Build a wall with three types of bricks. What is the max length of wall less than 1000 cm you won't be able to lay? 
You need to build a wall of length no longer than $1000$ cm. You can use bricks of three sizes: $23$ cm, $27$ cm or $36$ cm, and you are not allowed to cut bricks.
What is the maximum length which you won't be able to lay?
For example, you can lay a brick wall of length 469 cm, because $11\cdot 23 + 6 \cdot 36 = 469$.

I was able to find that the answer is 229 with a simple dynamic programming algorithm. That does solve the problem, but I'd love to know if there's a more "mathematical" way to approach it.
I tried playing with some modulo arithmetic on the equation $23a+27b+36c=n$, but that didn't get me too far.
Any kind of help would be appreciated.
 A: Apart from having an upper limit of 1000, I believe this is basically what is known as the Frobenius, Postage Stamp or Chicken McNugget problem.  According to https://brilliant.org/wiki/postage-stamp-problem-chicken-mcnugget-theorem/ :

The Frobenius problem (or Chicken McNugget problem) is, given coins worth $a_1, a_2, \ldots, a_n$ units, to find the largest $N$ such that no combination of the coins is worth exactly $N$ units. This value $N = g\left( a_1, a_2, \ldots, a_n \right)$ is called the Frobenius number of the $a_i$.

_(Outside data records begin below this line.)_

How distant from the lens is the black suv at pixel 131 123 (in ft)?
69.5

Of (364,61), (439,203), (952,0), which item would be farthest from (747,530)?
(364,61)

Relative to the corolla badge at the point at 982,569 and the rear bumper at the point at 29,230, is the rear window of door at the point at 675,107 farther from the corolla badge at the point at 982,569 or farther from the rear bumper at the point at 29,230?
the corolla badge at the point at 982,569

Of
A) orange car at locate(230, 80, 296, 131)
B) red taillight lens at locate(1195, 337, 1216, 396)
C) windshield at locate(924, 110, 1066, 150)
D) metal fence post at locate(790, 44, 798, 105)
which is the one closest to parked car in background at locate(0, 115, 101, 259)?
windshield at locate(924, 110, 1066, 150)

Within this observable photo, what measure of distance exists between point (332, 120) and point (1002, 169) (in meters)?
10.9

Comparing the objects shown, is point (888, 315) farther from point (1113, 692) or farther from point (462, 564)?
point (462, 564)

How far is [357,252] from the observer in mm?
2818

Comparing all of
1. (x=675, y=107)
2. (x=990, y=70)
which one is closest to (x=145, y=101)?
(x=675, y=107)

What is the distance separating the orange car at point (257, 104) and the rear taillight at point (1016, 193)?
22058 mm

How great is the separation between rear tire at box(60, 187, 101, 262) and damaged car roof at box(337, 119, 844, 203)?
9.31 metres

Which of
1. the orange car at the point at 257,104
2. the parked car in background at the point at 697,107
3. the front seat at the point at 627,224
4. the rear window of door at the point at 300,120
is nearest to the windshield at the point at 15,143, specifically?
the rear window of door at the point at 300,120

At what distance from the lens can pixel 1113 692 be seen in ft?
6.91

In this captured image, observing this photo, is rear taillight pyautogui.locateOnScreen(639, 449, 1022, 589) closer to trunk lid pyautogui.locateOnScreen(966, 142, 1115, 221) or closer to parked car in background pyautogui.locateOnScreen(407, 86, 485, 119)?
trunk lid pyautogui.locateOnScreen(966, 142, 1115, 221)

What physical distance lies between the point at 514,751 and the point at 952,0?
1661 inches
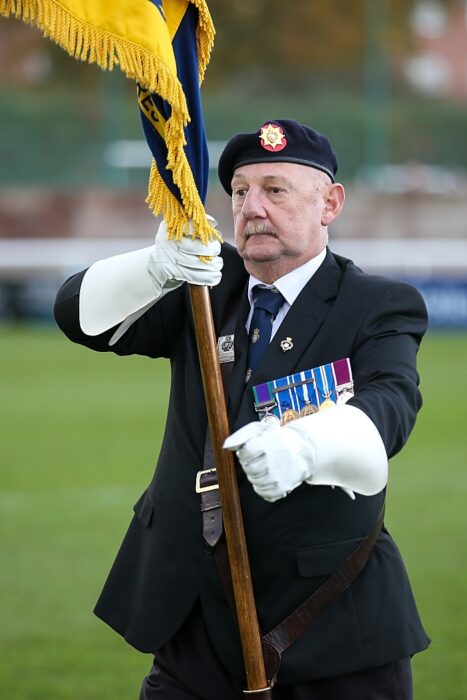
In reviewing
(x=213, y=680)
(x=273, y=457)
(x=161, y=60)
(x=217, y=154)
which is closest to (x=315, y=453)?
(x=273, y=457)

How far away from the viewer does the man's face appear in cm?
362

The problem comes up in many real-world contexts, and despite being quite elementary, its general solution is not known. The solution is completely understood for $n = 2$, but even for $n = 3$, there is no general closed-form formula for the Frobenius number.

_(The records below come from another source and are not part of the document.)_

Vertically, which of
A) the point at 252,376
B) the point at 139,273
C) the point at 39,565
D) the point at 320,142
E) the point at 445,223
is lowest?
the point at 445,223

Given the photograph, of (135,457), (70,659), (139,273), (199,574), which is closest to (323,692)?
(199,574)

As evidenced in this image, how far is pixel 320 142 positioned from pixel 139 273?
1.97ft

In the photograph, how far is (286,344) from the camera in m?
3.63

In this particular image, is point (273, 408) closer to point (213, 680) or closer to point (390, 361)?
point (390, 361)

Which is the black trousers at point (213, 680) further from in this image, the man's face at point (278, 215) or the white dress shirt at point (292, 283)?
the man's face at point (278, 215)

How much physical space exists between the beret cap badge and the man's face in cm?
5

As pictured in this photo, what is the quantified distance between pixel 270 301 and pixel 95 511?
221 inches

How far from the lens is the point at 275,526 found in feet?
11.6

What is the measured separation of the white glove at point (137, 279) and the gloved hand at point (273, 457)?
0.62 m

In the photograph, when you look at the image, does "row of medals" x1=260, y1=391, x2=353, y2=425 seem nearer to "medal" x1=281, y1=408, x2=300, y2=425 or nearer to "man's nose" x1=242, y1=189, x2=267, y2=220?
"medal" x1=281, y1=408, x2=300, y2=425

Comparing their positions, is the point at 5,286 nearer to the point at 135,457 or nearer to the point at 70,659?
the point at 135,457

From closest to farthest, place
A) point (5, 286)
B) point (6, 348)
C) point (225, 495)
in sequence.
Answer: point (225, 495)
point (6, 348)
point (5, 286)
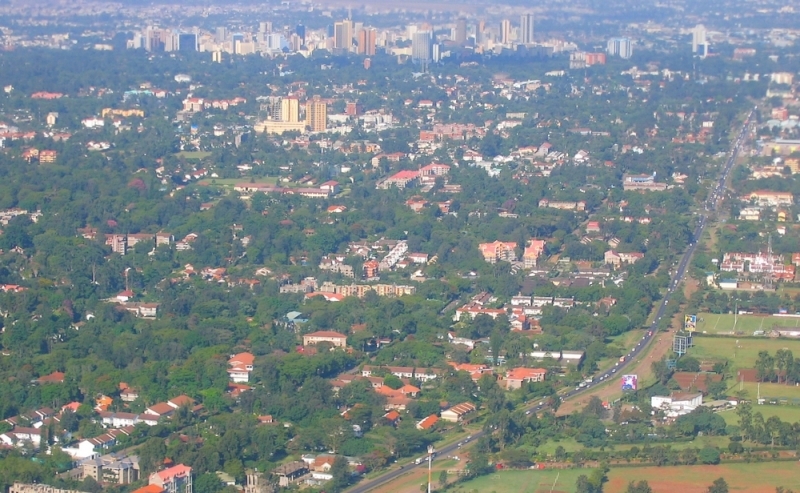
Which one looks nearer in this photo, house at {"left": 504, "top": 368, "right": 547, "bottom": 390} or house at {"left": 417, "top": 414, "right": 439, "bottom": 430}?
house at {"left": 417, "top": 414, "right": 439, "bottom": 430}

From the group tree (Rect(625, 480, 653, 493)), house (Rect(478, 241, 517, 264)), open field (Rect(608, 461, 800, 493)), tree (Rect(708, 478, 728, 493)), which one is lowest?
house (Rect(478, 241, 517, 264))

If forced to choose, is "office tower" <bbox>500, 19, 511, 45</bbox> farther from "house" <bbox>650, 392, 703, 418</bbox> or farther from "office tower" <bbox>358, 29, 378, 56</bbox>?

Thus, apart from the result being no larger than your maximum allowed, this shows that for even your example with $3$ variables, there is no general solution.  I don't know of any way to handle restricting the result to within a specified maximum as well, with this likely making the problem even more difficult to solve, but perhaps somebody else can answer this or suggest something.